Recently, several studies have shown the favorable performance of deep learning-based AI systems in endoscopy and there were promising results in colonoscopy. However, AI systems for the detection of gastric neoplasms have exhibited poor performance compared to that of colonic neoplasms. In a previous study, a real-time AI system using white light endoscopic images showed high sensitivity (94.2%) similar to expert endoscopists in detecting upper GI cancer; however, the positive predictive value of the AI system (81.4%) was relatively lower than that of experts (93.2%) [8]. Hirasawa et al. also reported a low positive predictive value (30.6%) in deep learning-based AI systems for gastric cancer [16]. The causes of false positives by AI systems in the study included benign lesions such as gastritis, atrophy, or intestinal metaplasia and normal structures such as the gastric angle, pylorus, amounts of mucus, and elevation of gastric wall during peristalsis. Our PGGAN could create realistic gastric mucosa and a specific typical structure, including the gastric angle, pylorus, and the endoscope itself. The detection of gastric neoplasms using GANs will help to improve performance by reducing these errors. A previous deep learning based-AI study attempted a binary classification of gastric ulcers and gastric cancer but showed lower accuracy (77.1%) [34]. This performance is possible because they used a relatively smaller number of cases (220 benign ulcer images and 367 cancer images) than other deep learning-based studies. The need for a large dataset of real-world and high-quality images is one of the main limitations of deep learning. The multi-institutional data sharing and research agreements through efforts to address ethical issues in medical AI research are important for obtaining a large dataset of real-world and high-quality images. Also, the development of GAN can increase data quantity and quality with relatively few ethical issues and low costs. Our pre-trained GAN for healthy gastroscopy images will be helpful to investigate related research.

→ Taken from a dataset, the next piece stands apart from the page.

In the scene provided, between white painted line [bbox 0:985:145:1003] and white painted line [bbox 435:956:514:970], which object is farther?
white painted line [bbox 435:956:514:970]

Our study has some limitations. First, the visual Turing test was conducted using 5122 resolution images. Recently, since clinical endoscopists deal with full high-definition endoscopic images, it is necessary to evaluate them in higher-quality images. The future work will increase GAN output resolution further to match technical advances. Secondly, the sensitivity according to anatomical landmarks was statistically significant in the subgroup analysis, specifically for the pylorus. We did not give endoscopists any prior information on the number of actual or fake images in the image Turing test for a precise validation test. Nineteen endoscopists tended to indicate the test image as real, as it was difficult to distinguish real or fake images. As a result, thirteen out of nineteen endoscopists had higher sensitivity than specificity. The specificity according to anatomical landmarks showed a low tendency (45.9–55.1%). Third, our evaluation was not performed with various modern generative networks other than PGGAN. We chose PGGAN as it was the most recent state-of-the-art at the time of our Turing Test analysis. We should determine if we can overcome the lack of generative performance by employing cutting-edge networks that are superior to PGGAN at generating high-quality images. Finally, to test PGGAN's capacity to generate realistic images, real endoscopic images with color jittering and motion blur were removed. Since many low-quality images were included in the actual endoscopic image, data bias may have been introduced while removing them.

In conclusion, our PGGAN model generated highly realistic endoscopic images of the stomach and duodenum, difficult to distinguish regardless of endoscopist experience. Since this PGGAN model can produce high-quality endoscopic images, it may help mitigate the limitations of deep learning, including class imbalances, challenges of data-sharing, and privacy concerns. In addition, if the expression of folds and texture, which the PGGAN lacks, is improved, it may be sufficient to detect abnormal lesions of the upper GI.